C’était pour le plaisir d’entendre parler sa servante qu’elle lui faisait cette question ; car elle connaissait parfaitement les noms de tous les convives, de ceux qui s’étaient rendus à Belmont, et de ceux qui avaient décliné l’invitation ! Toute la ville ne s’était occupée que de cette fête depuis plusieurs jours.

— Ô madame ! la bourgeoisie ! presque rien que la bourgeoisie ! des gens qui sentent les fourrures, le poisson, la térébenthine et la Basse-Ville ! Vous voyez chaque jour ces messieurs descendre à la Basse-Ville, les mains dans leurs poches où sonnent les pièces blanches ! des habits enfarinés sur le dos, des pantalons graisseux aux jambes, pendant que leurs femmes et leurs filles, la tête ornée de plumes et en falbalas, se pavanent dans les rues de la Haute-Ville avec tout l’à plomb des gens nobles !

Lisette était une rusée coquine. Elle savait que sa maîtresse s’était moquée de la fête des honnêtes gens.

— Mais enfin, vous savez les noms de ces gens, appuya mademoiselle Des Meloises. Vous possédez une langue capable de tout dire.

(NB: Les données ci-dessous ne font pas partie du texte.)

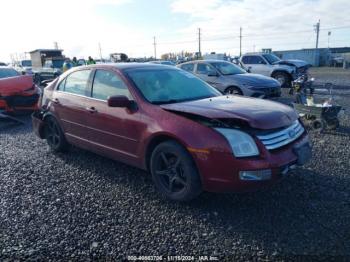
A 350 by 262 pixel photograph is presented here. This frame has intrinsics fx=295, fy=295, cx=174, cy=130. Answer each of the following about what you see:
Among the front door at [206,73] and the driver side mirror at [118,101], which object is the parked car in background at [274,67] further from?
the driver side mirror at [118,101]

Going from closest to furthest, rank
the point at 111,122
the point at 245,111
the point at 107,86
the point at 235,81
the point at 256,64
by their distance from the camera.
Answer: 1. the point at 245,111
2. the point at 111,122
3. the point at 107,86
4. the point at 235,81
5. the point at 256,64

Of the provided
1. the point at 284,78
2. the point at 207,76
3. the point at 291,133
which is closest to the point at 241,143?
the point at 291,133

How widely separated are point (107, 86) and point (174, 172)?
171 centimetres

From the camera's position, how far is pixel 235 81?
9.46 meters

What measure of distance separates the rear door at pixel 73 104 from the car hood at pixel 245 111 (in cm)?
166

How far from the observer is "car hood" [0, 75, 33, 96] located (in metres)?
8.54

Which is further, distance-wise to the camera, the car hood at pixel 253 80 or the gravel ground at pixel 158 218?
the car hood at pixel 253 80

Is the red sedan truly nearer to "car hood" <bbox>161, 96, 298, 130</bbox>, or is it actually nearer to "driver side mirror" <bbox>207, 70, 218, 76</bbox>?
"car hood" <bbox>161, 96, 298, 130</bbox>

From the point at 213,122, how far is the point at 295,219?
136cm

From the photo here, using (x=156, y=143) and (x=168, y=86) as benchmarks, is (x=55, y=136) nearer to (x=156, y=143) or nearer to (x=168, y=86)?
(x=168, y=86)

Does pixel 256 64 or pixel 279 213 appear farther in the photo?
pixel 256 64

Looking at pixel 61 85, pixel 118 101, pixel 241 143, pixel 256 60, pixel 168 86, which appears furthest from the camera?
pixel 256 60

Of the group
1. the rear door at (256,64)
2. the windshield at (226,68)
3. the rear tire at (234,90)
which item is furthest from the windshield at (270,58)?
the rear tire at (234,90)

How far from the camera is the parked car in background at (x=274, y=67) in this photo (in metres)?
14.6
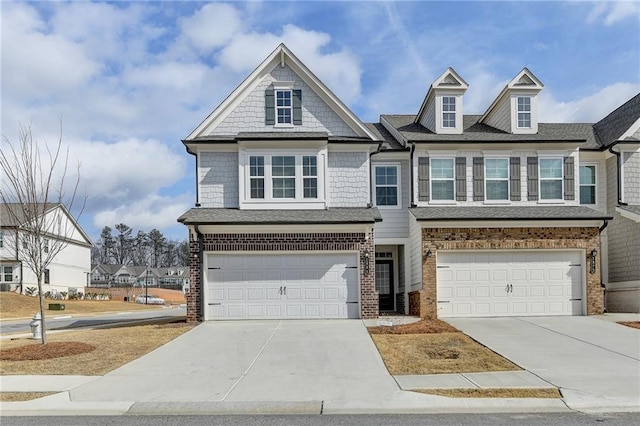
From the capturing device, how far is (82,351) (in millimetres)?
13781

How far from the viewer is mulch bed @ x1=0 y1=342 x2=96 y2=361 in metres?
13.1

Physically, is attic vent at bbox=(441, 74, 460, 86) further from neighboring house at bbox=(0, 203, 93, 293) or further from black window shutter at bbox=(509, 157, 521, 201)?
neighboring house at bbox=(0, 203, 93, 293)

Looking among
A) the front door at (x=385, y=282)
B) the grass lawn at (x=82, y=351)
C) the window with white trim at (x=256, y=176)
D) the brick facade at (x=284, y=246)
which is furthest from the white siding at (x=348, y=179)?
the grass lawn at (x=82, y=351)

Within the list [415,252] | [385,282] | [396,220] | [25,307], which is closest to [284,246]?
[396,220]

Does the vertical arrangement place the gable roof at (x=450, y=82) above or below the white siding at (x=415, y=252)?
above

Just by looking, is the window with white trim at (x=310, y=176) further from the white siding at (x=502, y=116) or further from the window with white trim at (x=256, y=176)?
the white siding at (x=502, y=116)

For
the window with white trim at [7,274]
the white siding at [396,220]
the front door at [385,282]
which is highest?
the white siding at [396,220]

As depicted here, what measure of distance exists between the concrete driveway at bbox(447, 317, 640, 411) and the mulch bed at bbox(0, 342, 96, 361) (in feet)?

— Oui, madame, ce que je n’ai pas vu de mes yeux je l’ai appris de Manon Nytouche, la servante de madame Racine. Manon a accompagné sa maîtresse jusque chez madame de Grand'maison. Toutes les dames étaient là, sur le balcon, pour voir passer les invités. Elles en ont eu du plaisir ! Elles en ont dit des plaisanteries !

III.

Angélique se jeta en arrière dans sa chaise, d’une façon un peu nonchalante.

— Continuez, dit-elle, nommez-moi les équipages qui ont passé. Peu m’importe avec quels yeux vous les avez vus… les vôtres ou ceux des autres.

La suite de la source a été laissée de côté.